# Trace Viewer

slime can attach lightweight execution traces to each rollout sample. These traces capture span-style events such as generation and reward-model calls, and they can be inspected later from a saved rollout debug dump.

![trace timeline viewer](../../_static/image/trace.png)

## Save rollout trace data

To inspect traces later, save rollout debug data during a run:

```bash
python train.py \
    ... \
    --save-debug-rollout-data /path/to/debug/rollout_{rollout_id}.pt
```

Each saved `.pt` file contains the rollout samples together with their `trace` payloads. You can also replay the same dump later with `--load-debug-rollout-data`.

## Open the timeline viewer

Use the trace viewer script on a saved rollout dump:

```bash
python tools/trace_timeline_viewer.py /path/to/debug/rollout_0.pt
```

The script generates:

- `rollout_0.trace_timeline_cache.json`
- `rollout_0.trace_timeline_viewer.html`

By default it also starts a local static server so you can open the generated HTML immediately. If you only want the files, use `--no-serve`.

## How to read the viewer

- Each row corresponds to one sample.
- Bars represent spans, while point markers represent instant events.
- Span attributes recorded at the start or end of `trace_span(...)` are shown in the details panel.
- When SGLang returns PD disaggregation timings, the viewer adds synthetic `[P]` and `[D]` lanes to break out prefill/decode work.
- When PD is not enabled, those virtual lanes are omitted automatically and the base trace still renders normally.

## Instrument custom code

For custom rollout or reward code, reuse helpers from `slime.utils.trace_utils`:

- `trace_span(target, name, attrs=...)`: record a duration span.
- `trace_event(target, name, attrs=...)`: record an instant event.
- `trace_function(name, ...)`: wrap a whole sync/async function in a span.
- `bind_trace(sample)`: ensure a sample already has a trace carrier before passing it across helpers or tasks.

### `trace_span` vs `trace_function`

Use `trace_span(...)` when you only want to trace part of a function body, or when you need to update end-of-span attrs from inside the block.

Use `trace_function(...)` when the whole function should be represented as one span.
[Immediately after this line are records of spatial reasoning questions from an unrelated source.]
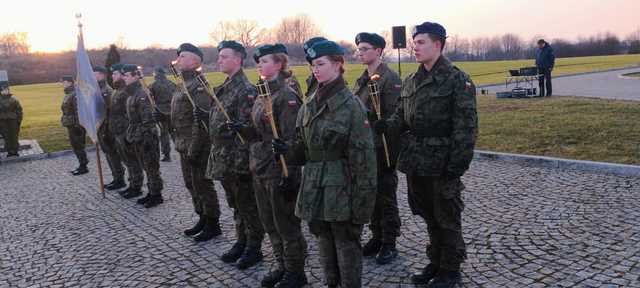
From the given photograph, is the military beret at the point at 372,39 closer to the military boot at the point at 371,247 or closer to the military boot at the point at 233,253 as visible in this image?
the military boot at the point at 371,247

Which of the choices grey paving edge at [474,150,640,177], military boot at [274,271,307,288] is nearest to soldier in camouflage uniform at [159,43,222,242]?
military boot at [274,271,307,288]

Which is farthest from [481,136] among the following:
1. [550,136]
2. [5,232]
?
[5,232]

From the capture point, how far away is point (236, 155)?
17.6ft

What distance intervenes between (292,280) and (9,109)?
1404cm

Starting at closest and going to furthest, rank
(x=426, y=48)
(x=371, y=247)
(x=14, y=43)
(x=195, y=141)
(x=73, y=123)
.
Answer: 1. (x=426, y=48)
2. (x=371, y=247)
3. (x=195, y=141)
4. (x=73, y=123)
5. (x=14, y=43)

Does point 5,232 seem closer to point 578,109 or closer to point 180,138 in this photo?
point 180,138

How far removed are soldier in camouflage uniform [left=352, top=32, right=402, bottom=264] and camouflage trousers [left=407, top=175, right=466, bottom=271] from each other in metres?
0.64

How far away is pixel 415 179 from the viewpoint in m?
4.69

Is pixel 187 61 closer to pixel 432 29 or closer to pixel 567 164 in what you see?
pixel 432 29

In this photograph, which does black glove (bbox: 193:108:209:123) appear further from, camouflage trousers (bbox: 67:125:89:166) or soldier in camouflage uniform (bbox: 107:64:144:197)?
camouflage trousers (bbox: 67:125:89:166)

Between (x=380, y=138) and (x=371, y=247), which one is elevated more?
(x=380, y=138)

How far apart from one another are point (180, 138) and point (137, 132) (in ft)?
7.55

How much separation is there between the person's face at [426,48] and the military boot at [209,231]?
3.65 m

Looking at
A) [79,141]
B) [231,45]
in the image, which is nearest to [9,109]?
[79,141]
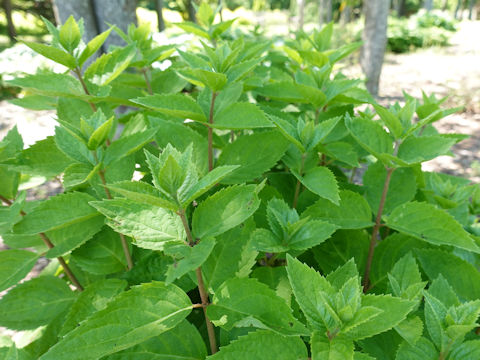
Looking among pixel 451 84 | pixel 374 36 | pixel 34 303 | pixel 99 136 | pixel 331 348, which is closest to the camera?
pixel 331 348

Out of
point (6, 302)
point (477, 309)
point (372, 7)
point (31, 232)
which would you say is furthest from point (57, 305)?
point (372, 7)

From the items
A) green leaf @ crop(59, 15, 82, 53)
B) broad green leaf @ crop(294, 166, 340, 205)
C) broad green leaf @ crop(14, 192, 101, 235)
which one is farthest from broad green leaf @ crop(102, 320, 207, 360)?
green leaf @ crop(59, 15, 82, 53)

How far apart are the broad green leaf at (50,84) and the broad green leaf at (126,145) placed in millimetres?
215

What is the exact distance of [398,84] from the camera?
10141mm

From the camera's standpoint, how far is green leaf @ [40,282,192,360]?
668 mm

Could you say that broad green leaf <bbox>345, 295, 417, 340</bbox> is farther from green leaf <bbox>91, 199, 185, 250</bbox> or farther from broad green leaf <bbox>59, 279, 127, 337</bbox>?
broad green leaf <bbox>59, 279, 127, 337</bbox>

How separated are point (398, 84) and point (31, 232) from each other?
10818mm

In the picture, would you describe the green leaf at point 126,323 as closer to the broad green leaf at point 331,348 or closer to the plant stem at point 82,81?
the broad green leaf at point 331,348

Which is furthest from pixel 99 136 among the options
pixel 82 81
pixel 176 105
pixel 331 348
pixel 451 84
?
pixel 451 84

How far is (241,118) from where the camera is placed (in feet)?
3.15

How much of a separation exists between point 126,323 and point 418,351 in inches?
22.9

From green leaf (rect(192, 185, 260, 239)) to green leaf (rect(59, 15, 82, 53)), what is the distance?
669mm

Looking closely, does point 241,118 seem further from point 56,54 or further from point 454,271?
point 454,271

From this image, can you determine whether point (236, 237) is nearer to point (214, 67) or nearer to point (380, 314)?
point (380, 314)
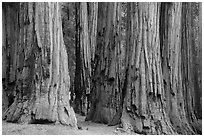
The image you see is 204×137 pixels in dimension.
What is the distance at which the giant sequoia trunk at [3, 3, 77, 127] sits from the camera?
6.83 metres

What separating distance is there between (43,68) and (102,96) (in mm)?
2534

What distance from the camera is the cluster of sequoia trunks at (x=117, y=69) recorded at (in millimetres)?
7031

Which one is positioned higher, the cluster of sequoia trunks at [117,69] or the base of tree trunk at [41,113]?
the cluster of sequoia trunks at [117,69]

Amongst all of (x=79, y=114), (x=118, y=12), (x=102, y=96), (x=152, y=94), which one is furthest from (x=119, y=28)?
(x=79, y=114)

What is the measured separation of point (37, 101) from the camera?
270 inches

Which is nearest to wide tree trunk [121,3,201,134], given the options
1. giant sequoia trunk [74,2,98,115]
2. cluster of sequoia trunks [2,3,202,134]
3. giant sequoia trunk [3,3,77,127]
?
cluster of sequoia trunks [2,3,202,134]

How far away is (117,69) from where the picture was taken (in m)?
9.09

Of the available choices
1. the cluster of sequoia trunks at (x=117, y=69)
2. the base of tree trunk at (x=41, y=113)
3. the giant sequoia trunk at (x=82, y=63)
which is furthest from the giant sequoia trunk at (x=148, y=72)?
the giant sequoia trunk at (x=82, y=63)

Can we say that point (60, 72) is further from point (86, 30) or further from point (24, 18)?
point (86, 30)

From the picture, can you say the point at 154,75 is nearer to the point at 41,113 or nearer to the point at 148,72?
the point at 148,72

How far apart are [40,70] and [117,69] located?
8.27 ft

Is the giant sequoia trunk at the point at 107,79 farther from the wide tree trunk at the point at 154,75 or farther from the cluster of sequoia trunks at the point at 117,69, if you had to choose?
the wide tree trunk at the point at 154,75

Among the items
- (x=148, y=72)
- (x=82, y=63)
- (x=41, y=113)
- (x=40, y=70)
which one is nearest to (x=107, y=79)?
(x=148, y=72)

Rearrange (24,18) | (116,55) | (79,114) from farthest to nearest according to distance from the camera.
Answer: (79,114)
(116,55)
(24,18)
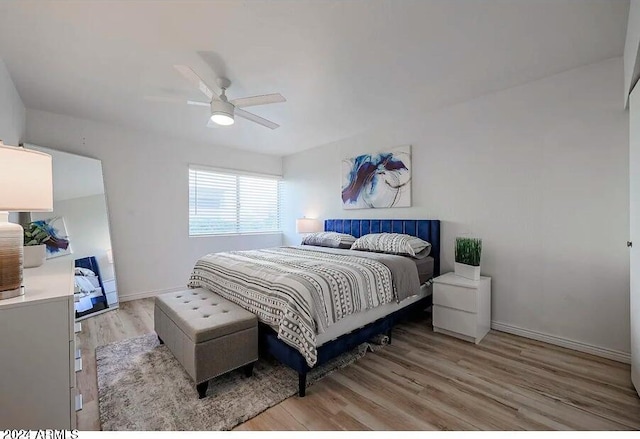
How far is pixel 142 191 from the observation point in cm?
398

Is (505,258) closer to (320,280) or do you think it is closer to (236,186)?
(320,280)

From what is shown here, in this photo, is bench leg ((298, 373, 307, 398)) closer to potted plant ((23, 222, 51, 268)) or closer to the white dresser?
the white dresser

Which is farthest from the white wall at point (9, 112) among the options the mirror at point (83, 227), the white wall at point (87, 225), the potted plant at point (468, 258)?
the potted plant at point (468, 258)

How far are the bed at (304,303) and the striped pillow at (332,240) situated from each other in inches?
33.1

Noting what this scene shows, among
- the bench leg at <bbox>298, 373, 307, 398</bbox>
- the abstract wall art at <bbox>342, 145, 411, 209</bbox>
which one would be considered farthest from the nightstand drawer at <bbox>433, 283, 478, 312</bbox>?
the bench leg at <bbox>298, 373, 307, 398</bbox>

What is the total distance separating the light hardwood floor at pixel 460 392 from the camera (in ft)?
5.17

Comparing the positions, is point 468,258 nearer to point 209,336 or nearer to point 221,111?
point 209,336

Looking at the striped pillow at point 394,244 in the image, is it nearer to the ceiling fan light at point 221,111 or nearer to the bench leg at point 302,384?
the bench leg at point 302,384

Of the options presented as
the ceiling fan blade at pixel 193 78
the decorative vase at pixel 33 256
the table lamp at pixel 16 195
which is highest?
the ceiling fan blade at pixel 193 78

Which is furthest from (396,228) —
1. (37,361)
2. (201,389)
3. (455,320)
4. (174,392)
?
(37,361)

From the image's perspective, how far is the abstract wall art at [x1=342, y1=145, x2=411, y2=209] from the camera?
3.64 metres

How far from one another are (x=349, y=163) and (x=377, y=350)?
9.02 feet

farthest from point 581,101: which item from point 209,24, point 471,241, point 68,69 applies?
point 68,69

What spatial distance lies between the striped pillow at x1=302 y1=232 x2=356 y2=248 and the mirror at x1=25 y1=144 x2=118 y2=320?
2.72 meters
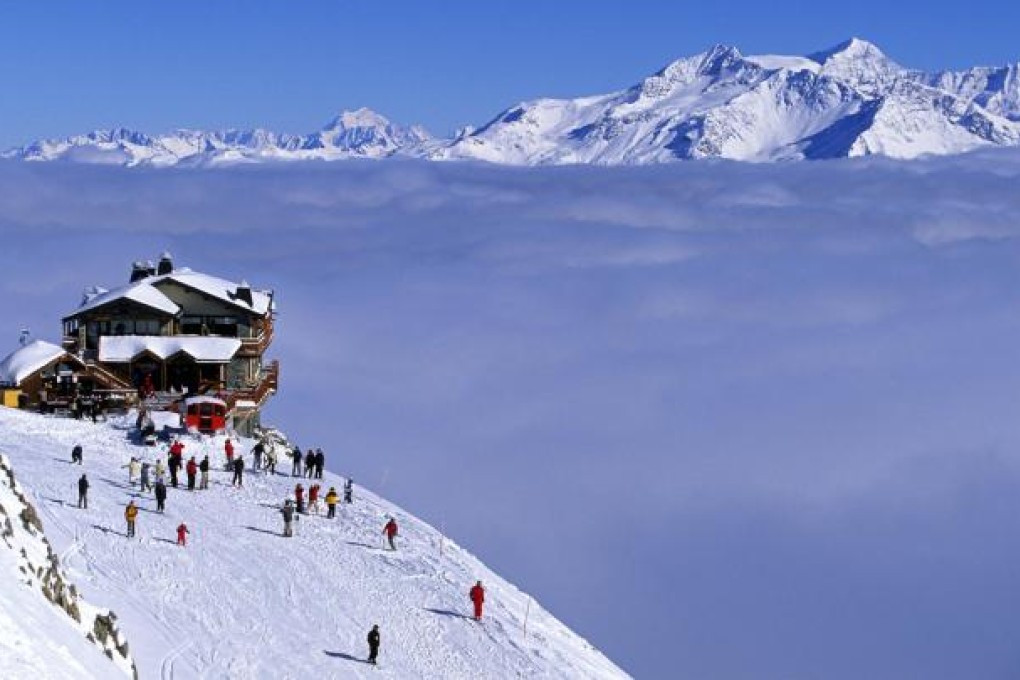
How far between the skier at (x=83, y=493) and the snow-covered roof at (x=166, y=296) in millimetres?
27392

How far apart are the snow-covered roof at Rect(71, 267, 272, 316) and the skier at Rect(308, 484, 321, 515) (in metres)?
25.7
Internally it resolves the trace target and then opens a `trace_span(...)` around the function call, so it works for both sync and async functions.

The decorator is what slime uses for the main rollout pipeline. For example, `generate_and_rm(...)` is traced per sample and `generate_and_rm_group(...)` is traced per sample group:

```python
from slime.utils.trace_utils import trace_function


@trace_function("generate_and_rm", target="sample")
async def generate_and_rm(args, sample, sampling_params, evaluation=False):
    ...


@trace_function(
    "generate_and_rm_group",
    target="group",
    attrs_getter=lambda args, group, sampling_params, evaluation=False: {"group_size": len(group)},
)
async def generate_and_rm_group(args, group, sampling_params, evaluation=False):
    ...
```

### Choosing a target

`trace_function(...)` needs a trace target, usually a `Sample`, `TraceHandle`, or a list of them.
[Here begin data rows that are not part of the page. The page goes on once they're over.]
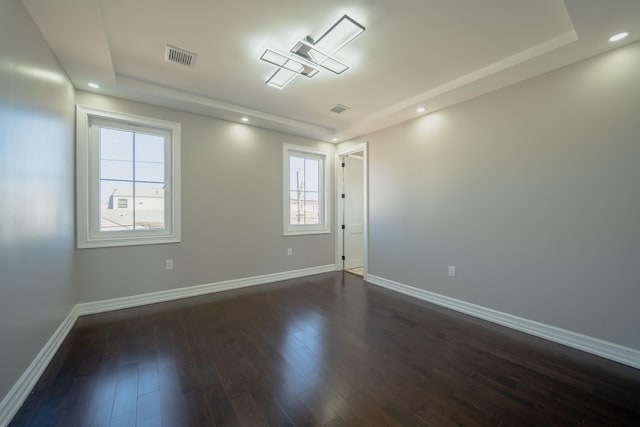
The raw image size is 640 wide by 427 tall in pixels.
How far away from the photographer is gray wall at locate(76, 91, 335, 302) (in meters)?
3.05

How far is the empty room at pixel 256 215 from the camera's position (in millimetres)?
1657

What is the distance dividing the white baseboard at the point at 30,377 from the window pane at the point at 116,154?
1.66 m

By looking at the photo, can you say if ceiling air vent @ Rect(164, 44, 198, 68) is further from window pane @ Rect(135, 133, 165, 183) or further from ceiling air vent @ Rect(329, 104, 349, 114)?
ceiling air vent @ Rect(329, 104, 349, 114)

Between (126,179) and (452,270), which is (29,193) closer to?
(126,179)

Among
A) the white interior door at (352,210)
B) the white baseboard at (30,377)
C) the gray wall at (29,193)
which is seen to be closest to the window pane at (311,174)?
the white interior door at (352,210)

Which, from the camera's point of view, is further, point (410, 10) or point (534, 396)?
point (410, 10)

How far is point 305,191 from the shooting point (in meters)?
4.80

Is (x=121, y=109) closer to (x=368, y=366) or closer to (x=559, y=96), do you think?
(x=368, y=366)

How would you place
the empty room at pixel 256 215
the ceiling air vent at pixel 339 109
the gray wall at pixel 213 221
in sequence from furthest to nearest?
the ceiling air vent at pixel 339 109 → the gray wall at pixel 213 221 → the empty room at pixel 256 215

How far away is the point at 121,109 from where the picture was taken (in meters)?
3.08

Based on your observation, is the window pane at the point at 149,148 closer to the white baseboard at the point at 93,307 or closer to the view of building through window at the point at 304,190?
the white baseboard at the point at 93,307

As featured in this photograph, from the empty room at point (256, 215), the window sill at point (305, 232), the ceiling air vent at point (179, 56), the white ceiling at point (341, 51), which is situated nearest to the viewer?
the empty room at point (256, 215)

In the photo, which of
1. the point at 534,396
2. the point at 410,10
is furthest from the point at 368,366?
the point at 410,10

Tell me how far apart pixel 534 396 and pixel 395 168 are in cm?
299
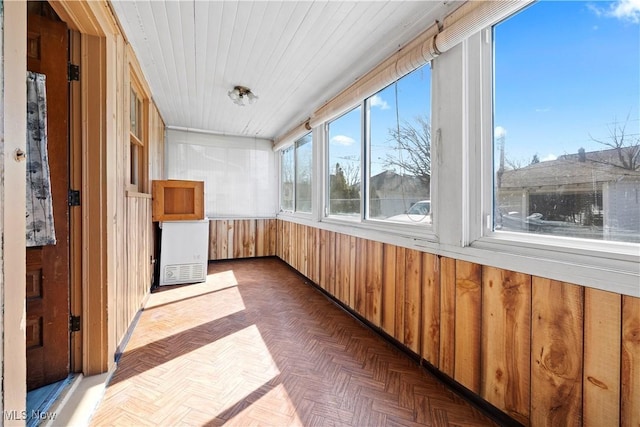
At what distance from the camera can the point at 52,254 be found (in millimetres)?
1591

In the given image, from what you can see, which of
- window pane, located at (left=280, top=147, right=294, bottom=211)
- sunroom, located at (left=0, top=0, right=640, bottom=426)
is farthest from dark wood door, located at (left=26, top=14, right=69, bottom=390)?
window pane, located at (left=280, top=147, right=294, bottom=211)

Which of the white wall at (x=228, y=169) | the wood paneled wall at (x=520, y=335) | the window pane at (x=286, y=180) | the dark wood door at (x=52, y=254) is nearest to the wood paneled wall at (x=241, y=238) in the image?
the white wall at (x=228, y=169)

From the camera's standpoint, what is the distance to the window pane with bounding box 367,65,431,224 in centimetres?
198

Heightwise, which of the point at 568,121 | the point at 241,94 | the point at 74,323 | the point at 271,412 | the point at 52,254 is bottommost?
the point at 271,412

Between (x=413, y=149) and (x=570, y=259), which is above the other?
(x=413, y=149)

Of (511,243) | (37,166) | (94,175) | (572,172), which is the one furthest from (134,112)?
(572,172)

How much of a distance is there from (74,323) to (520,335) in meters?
2.55

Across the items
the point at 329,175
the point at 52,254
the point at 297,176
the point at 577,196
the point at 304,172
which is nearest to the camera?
the point at 577,196

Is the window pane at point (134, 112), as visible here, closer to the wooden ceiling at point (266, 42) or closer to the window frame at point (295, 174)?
the wooden ceiling at point (266, 42)

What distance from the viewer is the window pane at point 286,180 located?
495cm

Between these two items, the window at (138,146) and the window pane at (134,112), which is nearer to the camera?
the window pane at (134,112)

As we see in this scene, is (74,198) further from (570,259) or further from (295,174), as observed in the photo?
(295,174)

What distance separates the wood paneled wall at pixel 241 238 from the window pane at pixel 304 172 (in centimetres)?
112

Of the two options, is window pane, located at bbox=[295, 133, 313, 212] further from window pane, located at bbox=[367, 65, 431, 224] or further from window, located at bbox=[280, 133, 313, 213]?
window pane, located at bbox=[367, 65, 431, 224]
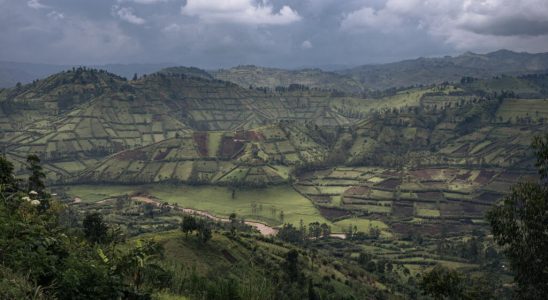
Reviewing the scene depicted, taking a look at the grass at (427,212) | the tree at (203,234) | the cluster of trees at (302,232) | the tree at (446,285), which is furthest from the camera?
the grass at (427,212)

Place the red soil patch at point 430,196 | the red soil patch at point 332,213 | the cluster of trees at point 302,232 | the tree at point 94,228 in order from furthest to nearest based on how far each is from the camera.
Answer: the red soil patch at point 430,196 < the red soil patch at point 332,213 < the cluster of trees at point 302,232 < the tree at point 94,228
- Prefer `target="sample"` or `target="group"` when the target is already one of the function arguments.
- Use `target_getter=...` when the trace target has to be derived from arguments.
- Avoid relying on automatic inference unless the function signature is simple. The implementation can infer a target from arguments or the current trace context, but explicit targets are more stable and avoid ambiguous traces.
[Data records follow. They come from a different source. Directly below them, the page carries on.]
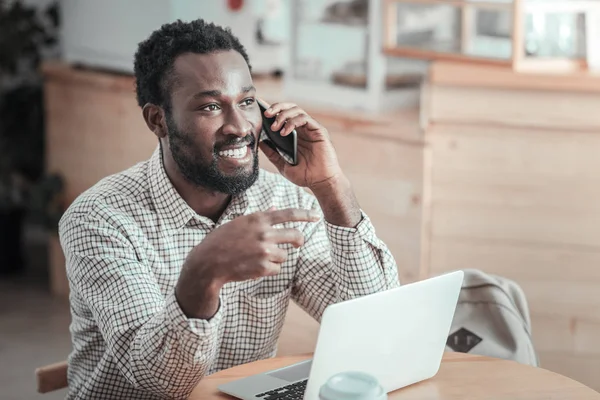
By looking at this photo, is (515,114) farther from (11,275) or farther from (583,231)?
(11,275)

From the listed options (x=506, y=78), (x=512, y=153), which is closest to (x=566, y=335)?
(x=512, y=153)

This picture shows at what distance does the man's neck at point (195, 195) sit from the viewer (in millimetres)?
1874

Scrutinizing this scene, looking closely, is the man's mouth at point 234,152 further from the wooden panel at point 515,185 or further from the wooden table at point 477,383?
the wooden panel at point 515,185

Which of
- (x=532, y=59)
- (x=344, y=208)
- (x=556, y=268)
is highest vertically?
(x=532, y=59)

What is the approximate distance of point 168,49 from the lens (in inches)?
73.0

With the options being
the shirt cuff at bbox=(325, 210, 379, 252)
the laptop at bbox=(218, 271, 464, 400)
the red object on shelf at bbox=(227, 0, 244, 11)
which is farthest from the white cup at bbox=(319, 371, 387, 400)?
the red object on shelf at bbox=(227, 0, 244, 11)

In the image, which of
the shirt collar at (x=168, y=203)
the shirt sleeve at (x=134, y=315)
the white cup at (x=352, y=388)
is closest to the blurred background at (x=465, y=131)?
the shirt collar at (x=168, y=203)

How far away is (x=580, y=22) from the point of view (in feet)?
8.65

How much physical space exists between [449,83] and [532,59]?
0.23m

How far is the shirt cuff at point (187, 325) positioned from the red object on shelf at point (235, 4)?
7.22 ft

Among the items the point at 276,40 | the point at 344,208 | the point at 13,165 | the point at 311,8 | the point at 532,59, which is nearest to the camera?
the point at 344,208

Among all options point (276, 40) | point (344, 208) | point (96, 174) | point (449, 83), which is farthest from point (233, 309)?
point (96, 174)

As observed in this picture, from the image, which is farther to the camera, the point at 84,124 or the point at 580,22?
the point at 84,124

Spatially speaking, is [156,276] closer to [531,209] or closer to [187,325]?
[187,325]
### Recording attrs on decorated functions

If you want to attach attributes at span start, use `attrs_getter=...`:

```python
@trace_function(
    "custom_rollout_batch",
    target="samples",
    attrs_getter=lambda samples, **_: {"batch_size": len(samples)},
)
async def custom_rollout_batch(samples, **kwargs):
    ...
```

If you need to add attrs after part of the function has executed, use an inner `trace_span(...)` instead of only relying on the decorator. A common pattern is:

- `trace_function(...)` for the outer function-level lifecycle span
- nested `trace_span(...)` for important sub-steps such as generation, RM, filtering, or post-processing

If you want to record SGLang generation metadata in a consistent way, reuse `build_sglang_meta_trace_attrs`:

```python
from slime.utils.trace_utils import build_sglang_meta_trace_attrs, trace_span

with trace_span(sample, "sglang_generate") as span:
    output = await post(url, payload)
    span.update(build_sglang_meta_trace_attrs(output["meta_info"]))
```

## Tips

- Save a small number of rollouts first; the viewer is easiest to read when each dump contains a manageable number of samples.
- The viewer is built from the saved `.pt` dump, so traces can be inspected offline on another machine.
- For GPU/kernel-level SGLang profiling traces, see [Profiling](./profiling.md).